Saturday, January 12, 2013

Last night's dinner

Before - Looking good

After - Yummy

Ah! Frangipani!

As I walk along Railway Parade I pass under two or three frangipani (Plumeria). Native to Central and South America – at least the northern countries thereof – frangipani has a strong and beautiful scent. For me, it’s one of the key signs of summer in Sydney

Wikipedia states:
Frangipani (Plumeria)
The genus “Plumeria” is named in honour of the seventeenth-century French botanist, Charles Plumier, who travelled to the New World documenting many plant and animal species. The common name “Frangipani” comes from an Italian noble family, a sixteenth-century marquess who invented a plumeria-scented perfume.

Frangipani is related to the oleander family. We mainly see white ones (pictured) but there are also pink and pink and yellow plants to be found.

If you want to propagate it, you simply cut off a piece 300 millimetres long and leave it on the ground in the sun for two or three weeks, preferably in winter. This allows the sap to dry out before planting in potting mix. It will take root within weeks.
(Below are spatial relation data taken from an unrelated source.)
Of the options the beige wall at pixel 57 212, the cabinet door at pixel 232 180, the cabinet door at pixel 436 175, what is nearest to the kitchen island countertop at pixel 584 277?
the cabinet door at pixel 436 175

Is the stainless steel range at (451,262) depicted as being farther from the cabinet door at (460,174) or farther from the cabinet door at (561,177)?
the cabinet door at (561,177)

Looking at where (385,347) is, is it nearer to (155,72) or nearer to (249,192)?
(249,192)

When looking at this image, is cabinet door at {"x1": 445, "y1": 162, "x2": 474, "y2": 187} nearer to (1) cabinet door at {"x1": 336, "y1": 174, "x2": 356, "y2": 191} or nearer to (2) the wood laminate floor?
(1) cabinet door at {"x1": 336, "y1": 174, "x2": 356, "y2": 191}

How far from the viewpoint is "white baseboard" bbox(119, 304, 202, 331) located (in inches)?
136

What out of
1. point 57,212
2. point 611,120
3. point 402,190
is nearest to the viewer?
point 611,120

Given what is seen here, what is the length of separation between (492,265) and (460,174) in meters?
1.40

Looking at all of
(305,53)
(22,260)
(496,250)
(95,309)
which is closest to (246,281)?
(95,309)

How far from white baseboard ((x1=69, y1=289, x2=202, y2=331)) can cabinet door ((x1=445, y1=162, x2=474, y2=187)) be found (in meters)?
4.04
Sometimes I collect a few fallen flowers, carry them carefully home because they bruise easily and place them on our bathroom windowsill. Althouth they only last a few days, the fragrance is wonderful.
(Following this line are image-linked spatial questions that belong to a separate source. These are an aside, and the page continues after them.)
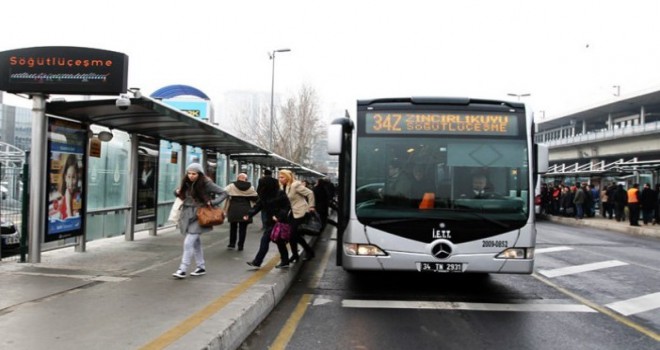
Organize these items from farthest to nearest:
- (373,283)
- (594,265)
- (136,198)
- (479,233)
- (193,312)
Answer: (136,198) < (594,265) < (373,283) < (479,233) < (193,312)

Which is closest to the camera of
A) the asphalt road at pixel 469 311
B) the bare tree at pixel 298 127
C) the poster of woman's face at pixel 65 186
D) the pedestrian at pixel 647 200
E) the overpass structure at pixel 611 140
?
the asphalt road at pixel 469 311

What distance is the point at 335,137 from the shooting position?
283 inches

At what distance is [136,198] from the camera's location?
38.3 ft

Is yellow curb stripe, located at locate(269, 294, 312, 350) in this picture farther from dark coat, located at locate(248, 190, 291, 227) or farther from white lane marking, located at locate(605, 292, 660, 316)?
white lane marking, located at locate(605, 292, 660, 316)

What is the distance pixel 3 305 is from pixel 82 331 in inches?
55.4

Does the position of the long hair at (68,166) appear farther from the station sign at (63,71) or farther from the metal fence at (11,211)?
the station sign at (63,71)

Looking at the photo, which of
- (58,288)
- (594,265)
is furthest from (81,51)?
(594,265)

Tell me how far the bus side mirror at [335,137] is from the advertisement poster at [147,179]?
19.5 feet

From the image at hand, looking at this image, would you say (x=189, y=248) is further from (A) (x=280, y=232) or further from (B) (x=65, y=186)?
(B) (x=65, y=186)

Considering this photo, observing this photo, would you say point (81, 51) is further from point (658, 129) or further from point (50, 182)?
point (658, 129)

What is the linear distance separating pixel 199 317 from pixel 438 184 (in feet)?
11.5

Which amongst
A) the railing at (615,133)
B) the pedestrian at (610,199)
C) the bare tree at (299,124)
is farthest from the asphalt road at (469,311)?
the bare tree at (299,124)

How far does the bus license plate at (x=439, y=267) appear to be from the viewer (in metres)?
7.01

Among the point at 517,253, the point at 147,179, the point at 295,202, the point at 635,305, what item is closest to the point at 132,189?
the point at 147,179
Thursday, January 10, 2013

Putting the right foot forward or starting out...

After reading a recent post by CompostWoman, I decided to get back into writing, or, perhaps I should say, start writing! So I was thinking about blogging as I set out on my morning walk.

 Firstly, I took a picture of the garden bed that’s sprung up in the Brenan Street verge, at the bottom of the Housing Commission and close to the bridge over White’s Creek. It’s only been there a few weeks, but already the plants are up and thriving. Must be the fresh soil and constant watering.

Next, I noticed the flow of the tide. The water was flowing quite fast up White’s Creek, under the bridge. When I get to the park and cross Johnston’s Creek a few minutes later, the flow is much slower, but not because the tide is slowing.

My walk is, as almost always, from our home in White Street, along the streets to the harbourside park. The goal is the second of two enormous Moreton Bay figs that mark the end of Glebe Point Road. So, my walk each morning (or nearly every day) takes in three suburbs – Lilyfield, Annandale and Glebe.